Bud Gregory's shoulders drooped.

"I reckon," he admitted, "that it would sure kill anybody who was workin' the dinkus."

"Definitely," said Murfree. "So far, no good."

There was a pause.

"Mr. Murfree," said Bud Gregory anxiously, "let's drink a little beer an' just set a while, suh. Maybe you'll think of somethin'."

Murfree followed him grimly back to the shack. He was in the completely maddening position now of having Bud Gregory's complete cooperation and having no idea how it could possibly be used.

Bud would make anything Murfree asked but Murfree could not imagine a device which would defeat the weapon in use against the United States.

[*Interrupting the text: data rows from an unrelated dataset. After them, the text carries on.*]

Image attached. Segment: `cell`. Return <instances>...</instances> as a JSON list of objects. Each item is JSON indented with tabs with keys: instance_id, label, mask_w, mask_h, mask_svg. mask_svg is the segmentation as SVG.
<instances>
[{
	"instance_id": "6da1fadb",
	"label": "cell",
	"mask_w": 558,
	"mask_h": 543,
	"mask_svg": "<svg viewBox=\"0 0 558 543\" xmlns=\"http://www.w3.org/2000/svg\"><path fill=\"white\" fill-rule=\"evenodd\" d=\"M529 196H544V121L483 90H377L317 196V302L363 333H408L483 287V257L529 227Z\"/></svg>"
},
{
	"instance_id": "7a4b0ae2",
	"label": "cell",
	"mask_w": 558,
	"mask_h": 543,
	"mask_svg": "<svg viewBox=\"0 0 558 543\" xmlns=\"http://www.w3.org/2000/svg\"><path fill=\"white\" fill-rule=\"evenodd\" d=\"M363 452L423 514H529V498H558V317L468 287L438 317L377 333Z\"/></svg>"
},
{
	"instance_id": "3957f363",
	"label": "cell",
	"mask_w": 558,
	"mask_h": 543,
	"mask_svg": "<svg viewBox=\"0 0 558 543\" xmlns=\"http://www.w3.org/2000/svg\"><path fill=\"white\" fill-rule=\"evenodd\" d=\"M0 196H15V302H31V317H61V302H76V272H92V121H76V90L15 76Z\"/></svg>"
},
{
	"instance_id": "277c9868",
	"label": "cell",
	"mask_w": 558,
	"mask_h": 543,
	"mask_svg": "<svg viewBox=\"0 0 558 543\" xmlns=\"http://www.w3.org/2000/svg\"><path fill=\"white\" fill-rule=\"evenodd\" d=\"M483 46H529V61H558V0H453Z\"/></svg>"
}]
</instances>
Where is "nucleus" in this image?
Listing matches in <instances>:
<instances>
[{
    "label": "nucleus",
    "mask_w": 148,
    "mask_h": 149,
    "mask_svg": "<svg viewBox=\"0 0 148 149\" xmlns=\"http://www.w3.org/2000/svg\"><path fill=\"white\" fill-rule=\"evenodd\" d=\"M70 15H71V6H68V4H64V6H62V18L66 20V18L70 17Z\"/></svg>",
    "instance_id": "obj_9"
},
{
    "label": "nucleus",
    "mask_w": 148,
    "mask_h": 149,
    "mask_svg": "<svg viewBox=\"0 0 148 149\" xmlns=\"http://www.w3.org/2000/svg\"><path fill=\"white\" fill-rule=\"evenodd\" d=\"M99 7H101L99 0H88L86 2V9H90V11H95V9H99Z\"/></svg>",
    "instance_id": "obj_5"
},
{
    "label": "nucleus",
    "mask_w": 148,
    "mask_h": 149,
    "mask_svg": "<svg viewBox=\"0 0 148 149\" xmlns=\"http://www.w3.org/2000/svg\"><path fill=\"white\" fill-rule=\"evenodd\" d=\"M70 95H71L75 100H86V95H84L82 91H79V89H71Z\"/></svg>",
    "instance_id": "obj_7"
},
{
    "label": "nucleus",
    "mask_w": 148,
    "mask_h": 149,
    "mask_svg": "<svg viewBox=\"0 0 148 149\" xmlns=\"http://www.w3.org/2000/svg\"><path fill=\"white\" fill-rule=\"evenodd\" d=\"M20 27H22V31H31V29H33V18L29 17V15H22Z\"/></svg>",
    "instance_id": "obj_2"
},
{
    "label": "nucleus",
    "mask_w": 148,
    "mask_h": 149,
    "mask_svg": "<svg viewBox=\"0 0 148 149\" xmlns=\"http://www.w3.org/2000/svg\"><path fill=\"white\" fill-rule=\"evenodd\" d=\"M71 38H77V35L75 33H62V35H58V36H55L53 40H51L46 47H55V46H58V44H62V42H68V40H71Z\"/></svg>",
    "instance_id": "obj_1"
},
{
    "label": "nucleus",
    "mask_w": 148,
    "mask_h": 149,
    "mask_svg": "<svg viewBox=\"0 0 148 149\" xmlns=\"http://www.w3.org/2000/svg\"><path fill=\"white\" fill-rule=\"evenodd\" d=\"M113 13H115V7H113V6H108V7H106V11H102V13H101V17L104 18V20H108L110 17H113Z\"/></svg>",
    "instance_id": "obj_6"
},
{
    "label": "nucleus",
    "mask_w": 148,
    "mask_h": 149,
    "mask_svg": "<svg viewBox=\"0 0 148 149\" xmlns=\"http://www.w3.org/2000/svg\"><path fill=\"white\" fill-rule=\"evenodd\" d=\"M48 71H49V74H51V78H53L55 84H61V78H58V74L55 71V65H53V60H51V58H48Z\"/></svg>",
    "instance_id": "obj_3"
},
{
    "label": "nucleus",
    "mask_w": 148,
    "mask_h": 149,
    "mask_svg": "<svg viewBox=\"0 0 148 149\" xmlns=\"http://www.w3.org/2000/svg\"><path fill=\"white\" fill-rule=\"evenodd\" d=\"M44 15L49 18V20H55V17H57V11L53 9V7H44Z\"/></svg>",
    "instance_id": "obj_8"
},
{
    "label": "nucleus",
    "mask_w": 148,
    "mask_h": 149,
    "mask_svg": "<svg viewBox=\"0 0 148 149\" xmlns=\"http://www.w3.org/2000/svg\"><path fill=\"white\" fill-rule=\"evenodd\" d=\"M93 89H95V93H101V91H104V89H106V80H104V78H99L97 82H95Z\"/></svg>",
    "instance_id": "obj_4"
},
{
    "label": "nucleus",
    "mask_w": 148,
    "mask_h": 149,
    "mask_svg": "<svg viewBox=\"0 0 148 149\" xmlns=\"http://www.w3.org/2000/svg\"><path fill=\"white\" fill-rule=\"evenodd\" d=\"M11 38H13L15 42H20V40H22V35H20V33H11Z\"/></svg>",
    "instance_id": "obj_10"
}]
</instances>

And the weapon had to be defeated before any search could be made for those who wielded it!

Murfree sat with a glass of beer in his hands. He racked his brains vainly. Bud Gregory sat beside him, drinking beer. Presently he spoke dreamily.

"Y'know, suh, I'm thinkin' that maybe instead o' buyin' a car outa that ten dollars' a day I got comin' to me, maybe I'll get me a boat. You can set a lot more comfortable in a boat than in a car you got to be drivin' all the time. Yes, suh, I'm gain' to think about buyin' me a boat!" ...

The tuna-boats worked valorously for the murder of a nation. Their crews knew joyfully that the last of their fellows who had remained in the United States—to test the results of their campaign—had left that country. The intensity of radioactivity which should result in mutations and monsters had almost been reached.

Sterility would follow, then death. And of course those who worked to murder America would cheerfully sacrifice their lives to accomplish it if necessary. Hatred is a stronger force than patriotism.

But there was no need and every man wanted to survive for the hellish satisfaction of knowing that all North America was a place of corpses—not even rotting because even the bacteria of putrefaction were dead too.

The tuna-boats towed their lead torpedoes away from the island where atom-piles made poison for them to scatter on the wind. They scattered that poison and returned for more. Enthusiasm mounted and mounted. Plans began for such a celebration as would befit the destruction of the greatest nation upon earth.